I would argue that such loss of policy balance mentioned by Bolton will lead to further problems in East Asia. As in Libya, the “lead from behind” diplomacy does not work in this region. China and North Korea poses much more dreadful threats to their neighbors than Khadafy’s Libya. Meanwhile, Japan, South Korea, and Taiwan are far weaker than Britain and France. American involvement is utterly essential to regional security, even though it “offends” nationalists in China and North Korea. I strongly hope that Obama reconsider his speech at APEC Singapore summit, as he said “America welcomes a strong China”.
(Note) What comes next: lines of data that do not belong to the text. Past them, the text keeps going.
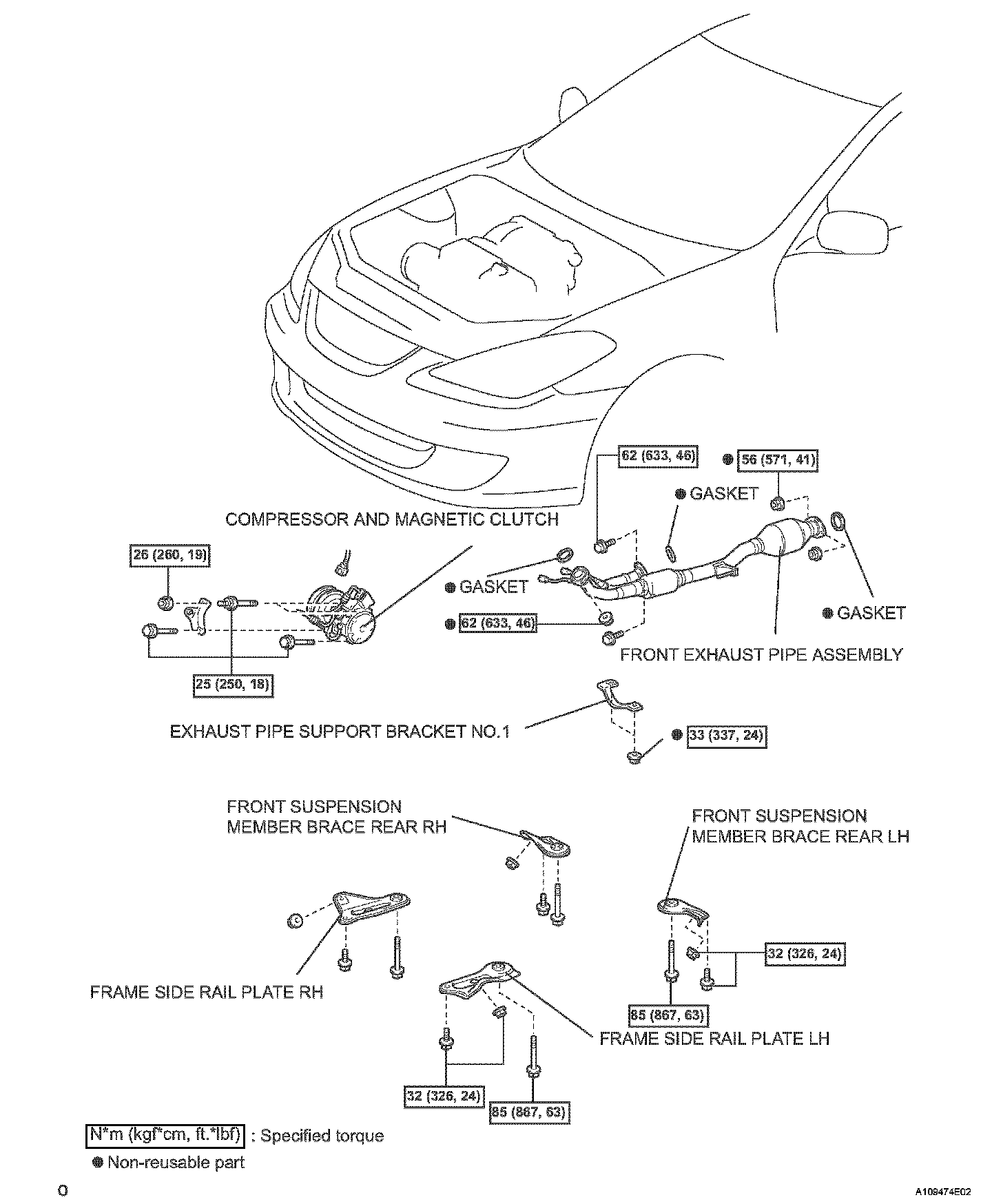 62 (633, 46)

● 56 (571, 41)

● GASKET

COMPRESSOR AND MAGNETIC CLUTCH

26 (260, 19)

● GASKET

● 62 (633, 46)

● GASKET

FRONT EXHAUST PIPE ASSEMBLY

25 (250, 18)

EXHAUST PIPE SUPPORT BRACKET NO.1

● 33 (337, 24)

FRONT SUSPENSION MEMBER BRACE REAR RH

FRONT SUSPENSION MEMBER BRACE REAR LH

32 (326, 24)

FRAME SIDE RAIL PLATE RH

85 (867, 63)

FRAME SIDE RAIL PLATE LH

32 (326, 24)

85 (867, 63)

N*m (kgf*cm, ft.*lbf) : Specified torque

● Non-reusable part

O

A109474E02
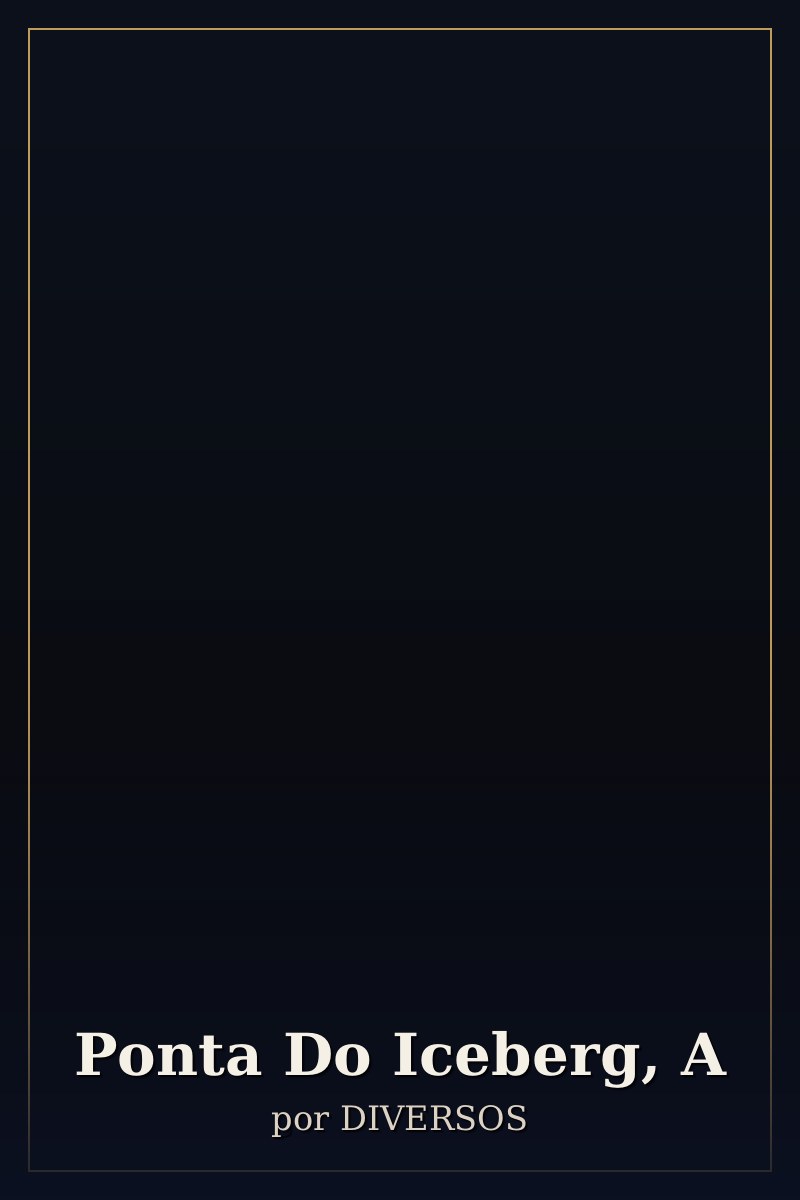 Ponta Do Iceberg, A

por DIVERSOS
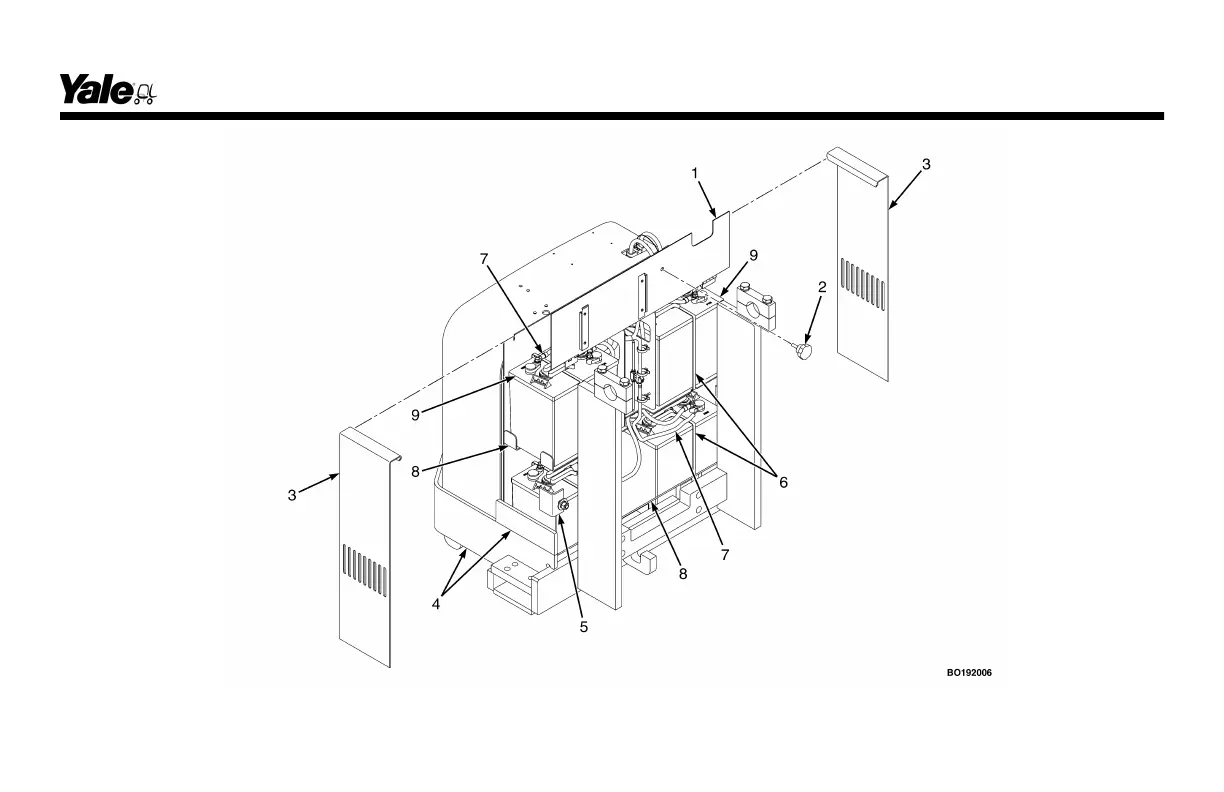 Yale

1
3
7
9
2
9
8
3
6
7
8
4
5
BO192006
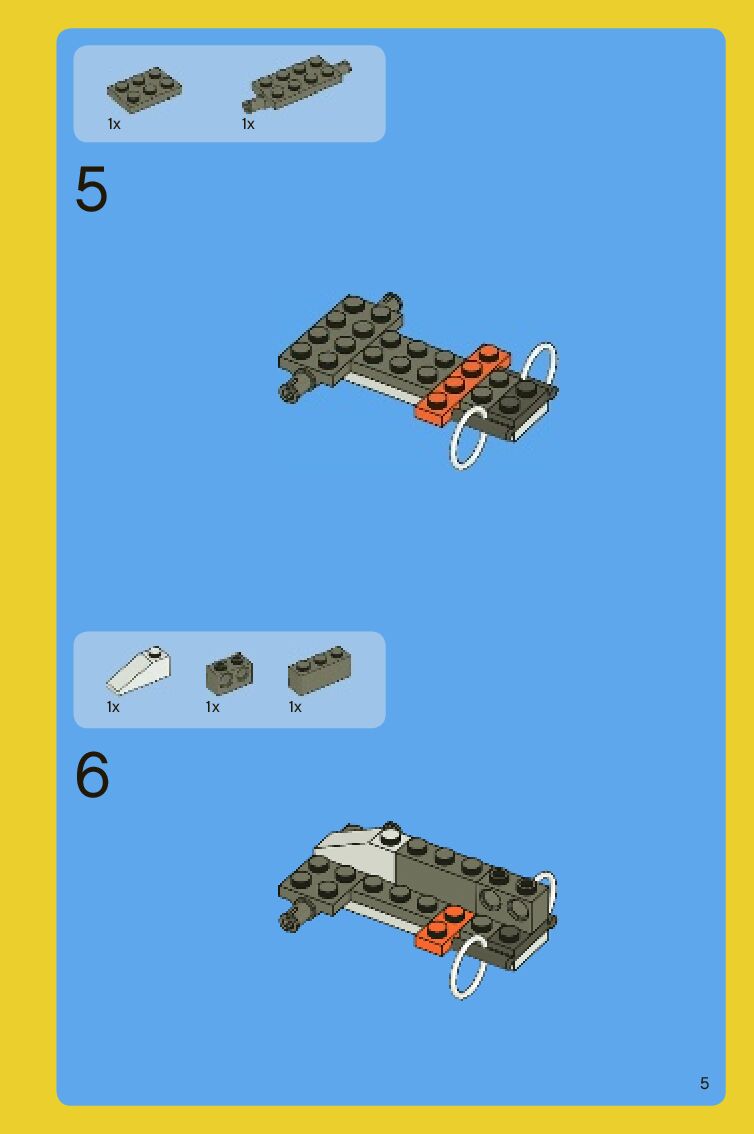 1x 1x

5

1x 1x 1x

6

5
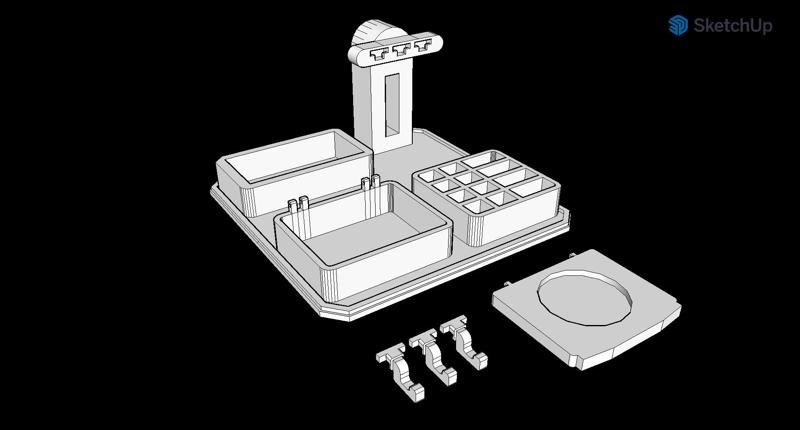 SketchUp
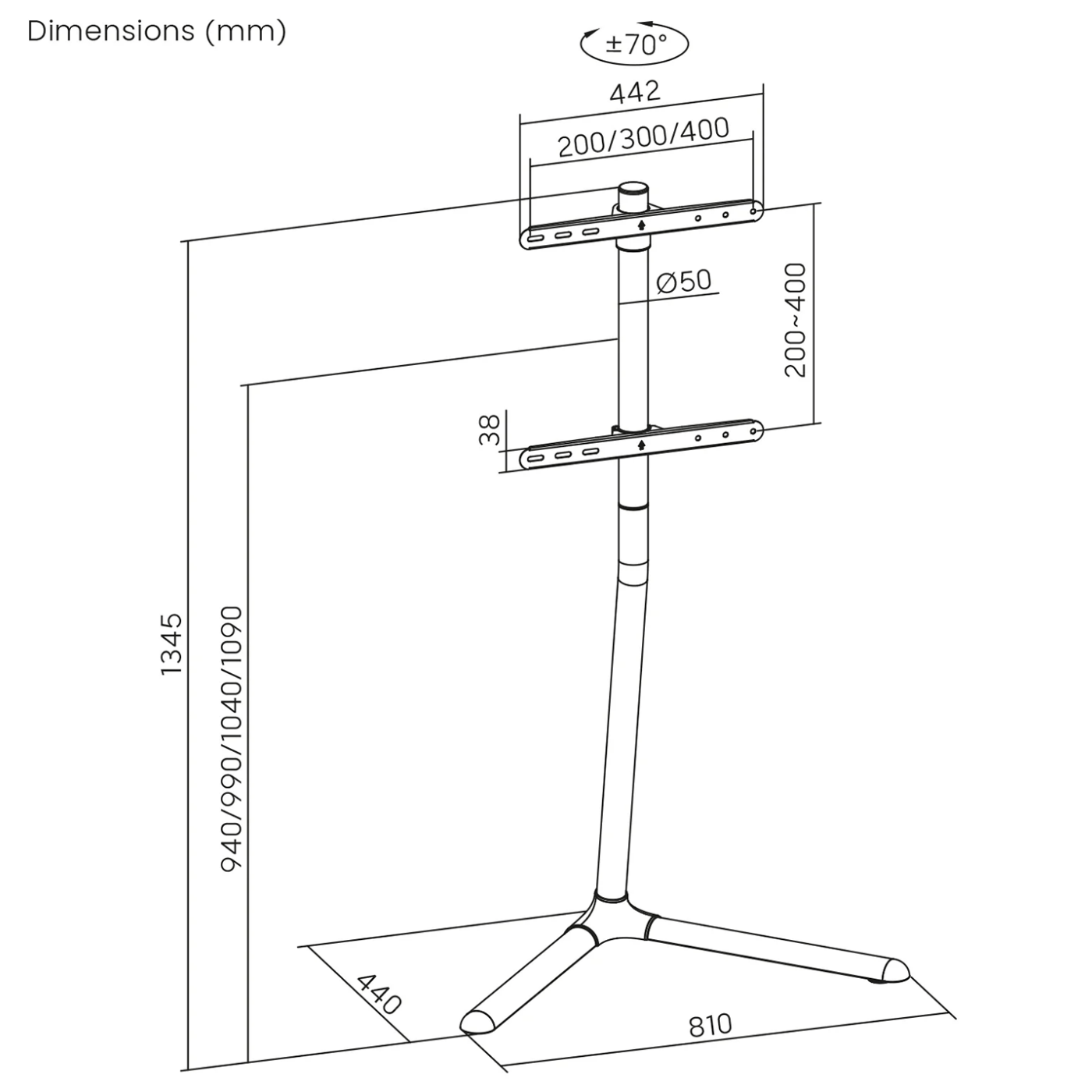 Dimensions (mm)

±70°

442

200/300/400

Ø50

200~400

38

1345

940/990/1040/1090

440

810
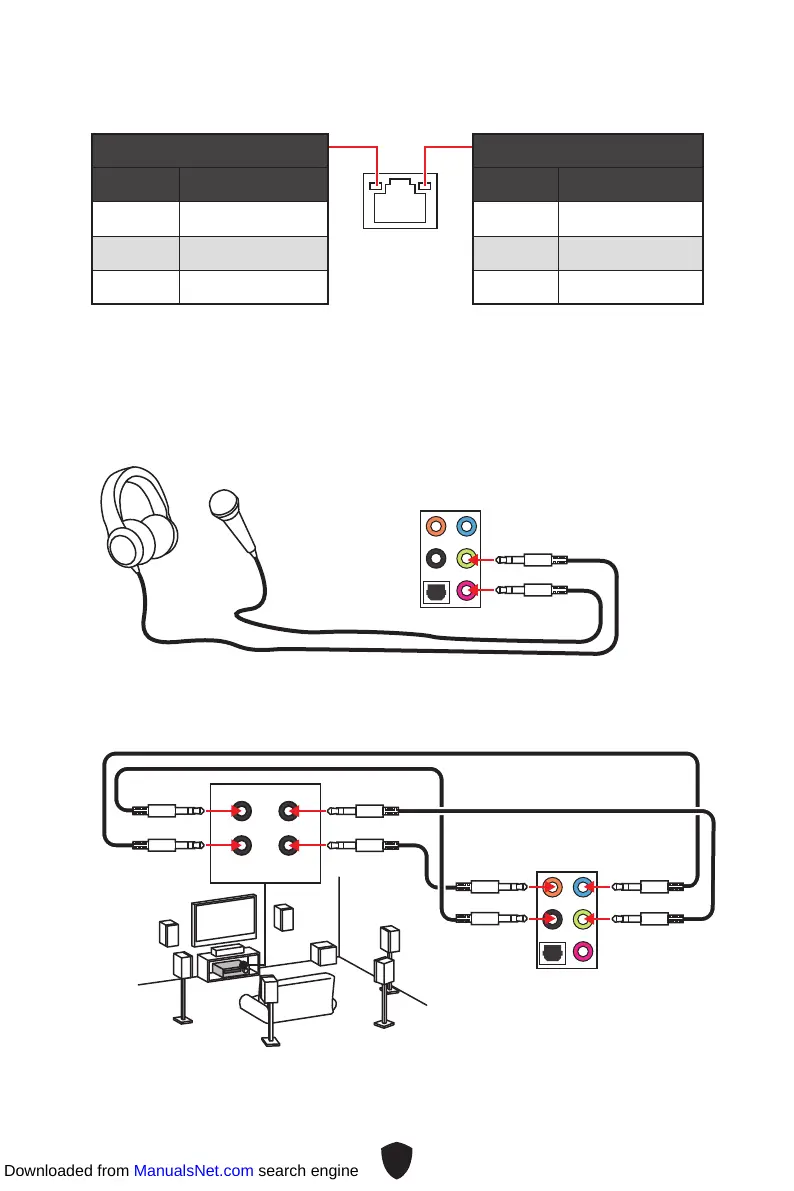 Downloaded from ManualsNet.com search engine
On defense expenditure, Obama made use of the debt ceiling debate for proposing drastic cuts. However, the Super Committee is no support of such proposal. Republicans and the Defense Department resist it as expected. Also, Democrats do not want to be seen weak on defense by agreeing to Obama’s defense spending cut. Though partisan gaps are not filled, the Super Committee’s conclusion in the November deadline can rollback pro defense arguments (“Hyper-Partisanship in Defense Budget Debate Playing in Pentagon’s Favor”; National Defense --- Blog; September 9, 2011).
The 10th anniversary 9/11 terrorist attack has passed, and America needs in depth debates on national security for 2012 election. John Bolton’s article has made an appearance on such a critical occasion, and its insightful criticism to the Obama administration’s foreign policy achievements is invaluable and extremely helpful.